The first church built in 1157 was a chapel in the parish of Tatenhill and was possibly situated near to the present Church in a field called Hall Orchard, the location of Church Lane. A chest from that medieval church dated from between 1100 and 1300 is all that remains. John Taylor inherited his father’s land and endowed his new church there. Work commenced in 1517, as carved on the south side of the tower, with completion in 1533 the year before John Taylor died. The register dates from 1571 in the reign of Elizabeth I. The church is a rare example of a church being completed in one lifetime. It was originally dedicated to St. Mary Magdalene but when things Catholic fell from favor in the middle of 16th century the church changed its name to St. James. The church has a three-sided apse, a rare form in this county, part of the John Taylor design. Inscriptions over alternate pillars of the nave tell of John Taylor’s career, together with representations of his coat of arms, the head and shoulders of three children and a Tudor rose.

It was begun in 1517 which date appears on the tower. Inside, inscriptions over alternate pillars of the nave tell of John Taylor’s promotions and illustrious career, between these, are representations of the coat-of-arms he adopted.

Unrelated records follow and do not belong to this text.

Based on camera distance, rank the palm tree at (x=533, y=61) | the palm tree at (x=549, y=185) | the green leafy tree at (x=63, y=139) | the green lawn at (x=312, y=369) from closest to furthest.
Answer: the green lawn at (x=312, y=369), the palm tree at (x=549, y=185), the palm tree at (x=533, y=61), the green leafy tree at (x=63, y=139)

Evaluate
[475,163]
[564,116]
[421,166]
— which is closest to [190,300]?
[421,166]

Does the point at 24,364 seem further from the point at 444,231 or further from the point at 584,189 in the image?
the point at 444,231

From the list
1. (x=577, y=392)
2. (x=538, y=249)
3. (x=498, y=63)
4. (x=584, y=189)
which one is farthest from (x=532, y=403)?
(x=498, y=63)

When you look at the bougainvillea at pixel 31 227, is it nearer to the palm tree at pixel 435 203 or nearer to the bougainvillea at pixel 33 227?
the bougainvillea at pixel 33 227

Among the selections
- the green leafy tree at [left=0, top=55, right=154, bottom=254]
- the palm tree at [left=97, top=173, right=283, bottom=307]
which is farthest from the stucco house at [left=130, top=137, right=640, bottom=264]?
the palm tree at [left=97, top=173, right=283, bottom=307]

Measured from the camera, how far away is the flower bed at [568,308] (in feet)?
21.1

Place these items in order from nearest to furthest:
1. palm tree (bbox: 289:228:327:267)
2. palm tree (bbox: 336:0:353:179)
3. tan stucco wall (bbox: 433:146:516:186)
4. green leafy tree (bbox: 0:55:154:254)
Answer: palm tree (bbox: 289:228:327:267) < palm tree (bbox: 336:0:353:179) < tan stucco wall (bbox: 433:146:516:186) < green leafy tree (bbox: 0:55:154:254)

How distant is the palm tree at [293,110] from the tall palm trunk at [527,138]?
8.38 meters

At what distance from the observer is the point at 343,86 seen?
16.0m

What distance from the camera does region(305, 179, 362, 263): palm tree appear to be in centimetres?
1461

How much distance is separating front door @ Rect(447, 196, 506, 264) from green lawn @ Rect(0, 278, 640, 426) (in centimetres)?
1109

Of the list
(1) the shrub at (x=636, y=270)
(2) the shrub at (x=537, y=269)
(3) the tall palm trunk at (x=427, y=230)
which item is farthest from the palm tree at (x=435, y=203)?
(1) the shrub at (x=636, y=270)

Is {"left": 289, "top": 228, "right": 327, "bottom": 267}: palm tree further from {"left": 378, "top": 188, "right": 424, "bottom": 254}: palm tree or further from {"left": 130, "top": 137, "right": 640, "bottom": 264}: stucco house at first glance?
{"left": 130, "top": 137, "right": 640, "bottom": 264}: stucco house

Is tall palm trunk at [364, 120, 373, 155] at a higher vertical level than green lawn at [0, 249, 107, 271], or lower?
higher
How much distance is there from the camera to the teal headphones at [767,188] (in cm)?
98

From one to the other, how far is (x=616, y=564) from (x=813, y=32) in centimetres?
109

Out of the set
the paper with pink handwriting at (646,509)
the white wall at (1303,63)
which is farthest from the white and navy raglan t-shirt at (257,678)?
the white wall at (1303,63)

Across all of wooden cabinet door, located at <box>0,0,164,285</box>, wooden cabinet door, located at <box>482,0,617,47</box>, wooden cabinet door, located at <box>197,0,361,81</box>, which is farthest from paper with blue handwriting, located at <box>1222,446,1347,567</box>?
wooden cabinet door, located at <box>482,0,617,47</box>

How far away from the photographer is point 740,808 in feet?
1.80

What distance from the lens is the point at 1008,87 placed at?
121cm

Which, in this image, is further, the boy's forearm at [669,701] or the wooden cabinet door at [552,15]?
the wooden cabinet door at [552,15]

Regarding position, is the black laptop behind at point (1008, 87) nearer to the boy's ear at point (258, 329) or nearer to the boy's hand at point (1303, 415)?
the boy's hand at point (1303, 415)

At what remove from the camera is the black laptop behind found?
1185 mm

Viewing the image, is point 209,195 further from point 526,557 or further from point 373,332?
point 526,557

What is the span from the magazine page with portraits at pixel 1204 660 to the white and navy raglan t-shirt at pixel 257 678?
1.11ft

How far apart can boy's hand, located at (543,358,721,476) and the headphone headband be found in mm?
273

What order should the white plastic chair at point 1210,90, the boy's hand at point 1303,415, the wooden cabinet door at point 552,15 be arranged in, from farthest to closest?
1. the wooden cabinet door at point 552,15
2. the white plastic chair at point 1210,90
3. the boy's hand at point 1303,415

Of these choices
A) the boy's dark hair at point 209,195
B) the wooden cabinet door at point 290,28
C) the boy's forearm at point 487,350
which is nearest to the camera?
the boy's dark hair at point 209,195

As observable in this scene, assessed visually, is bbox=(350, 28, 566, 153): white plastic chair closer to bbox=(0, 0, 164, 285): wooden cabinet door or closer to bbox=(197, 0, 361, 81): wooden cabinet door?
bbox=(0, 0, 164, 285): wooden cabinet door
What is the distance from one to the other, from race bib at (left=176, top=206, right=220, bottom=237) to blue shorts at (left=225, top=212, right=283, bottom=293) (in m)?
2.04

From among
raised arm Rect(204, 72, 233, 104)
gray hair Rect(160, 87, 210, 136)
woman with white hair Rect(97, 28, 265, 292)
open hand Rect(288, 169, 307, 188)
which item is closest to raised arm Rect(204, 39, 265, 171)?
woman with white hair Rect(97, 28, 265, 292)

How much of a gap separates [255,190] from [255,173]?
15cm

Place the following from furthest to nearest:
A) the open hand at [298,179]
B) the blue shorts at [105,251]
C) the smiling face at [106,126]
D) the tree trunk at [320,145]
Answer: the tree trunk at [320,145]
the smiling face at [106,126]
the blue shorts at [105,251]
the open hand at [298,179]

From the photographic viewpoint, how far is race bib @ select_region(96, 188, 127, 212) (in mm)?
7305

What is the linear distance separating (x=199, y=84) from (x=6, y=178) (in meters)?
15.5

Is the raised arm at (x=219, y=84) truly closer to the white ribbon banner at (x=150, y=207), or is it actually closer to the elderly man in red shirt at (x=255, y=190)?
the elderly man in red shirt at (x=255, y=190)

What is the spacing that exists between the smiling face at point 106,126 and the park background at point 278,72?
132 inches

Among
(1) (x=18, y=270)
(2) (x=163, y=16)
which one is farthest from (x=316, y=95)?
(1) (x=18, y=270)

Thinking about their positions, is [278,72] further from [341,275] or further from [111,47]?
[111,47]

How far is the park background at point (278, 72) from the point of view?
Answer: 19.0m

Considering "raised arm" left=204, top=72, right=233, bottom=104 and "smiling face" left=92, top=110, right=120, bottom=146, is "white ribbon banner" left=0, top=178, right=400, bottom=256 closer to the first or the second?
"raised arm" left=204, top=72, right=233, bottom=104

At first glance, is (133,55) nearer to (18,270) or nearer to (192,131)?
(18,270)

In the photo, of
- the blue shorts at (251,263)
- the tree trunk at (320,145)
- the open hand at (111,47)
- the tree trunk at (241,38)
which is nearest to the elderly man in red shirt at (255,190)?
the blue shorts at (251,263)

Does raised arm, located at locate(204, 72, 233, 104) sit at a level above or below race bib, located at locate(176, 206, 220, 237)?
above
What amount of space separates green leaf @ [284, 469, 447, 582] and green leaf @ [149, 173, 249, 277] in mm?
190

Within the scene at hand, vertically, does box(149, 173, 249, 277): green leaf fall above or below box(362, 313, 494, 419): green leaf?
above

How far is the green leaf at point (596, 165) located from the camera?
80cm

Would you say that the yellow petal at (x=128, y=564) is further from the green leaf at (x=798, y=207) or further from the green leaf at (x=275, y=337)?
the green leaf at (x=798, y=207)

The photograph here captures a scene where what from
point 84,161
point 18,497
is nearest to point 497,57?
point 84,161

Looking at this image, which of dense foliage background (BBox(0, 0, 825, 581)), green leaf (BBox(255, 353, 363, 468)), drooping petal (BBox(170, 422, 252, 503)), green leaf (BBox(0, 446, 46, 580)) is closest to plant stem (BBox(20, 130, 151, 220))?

By the time the Tudor Church was finished and dedicated in 1533, John Taylor was already a sick and troubled man. In 1527 he had become Master of the Rolls, the peak of his appointments, he was traveling to and from France on Royal business and he had been appointed one of the commissioners to try the validity of the King’s marriage to Lady Catherine of Aragon. It seems possible that Cardinal Wolsey had used John Taylor in a vain attempt to find a suitable French princess for a future Queen of England should the divorce be granted. His dread of Anne Boleyn was well-known.

In 1528 he became Archdeacon of Halifax. At the peak of his career, Taylor was suddenly under pressure to surrender his stipend at St. Stephen’s, Westminster, another of his appointments, and he was suffering badly with a diseased leg. Whether his health failed or he incurred Royal disfavor is not known, but he wrote his will and resigned as Master of the Rolls, and Lord Thomas Cromwell (doomed also to fall from Royal favor) was his successor.  John Taylor died in 1534. The place of John Taylor’s burial has not been traced, though there is thought to have been a monument to him in St. Anthony in London’s Threadneedle Street.

There is a touching sentence in his will (in Latin of course) “nothing in the world is more fleeting than human life and that nothing follows more certainly than death, and that nothing is more uncertain than the hour of our death and how transitory are the worldly goods provided for us by the goodness of God”.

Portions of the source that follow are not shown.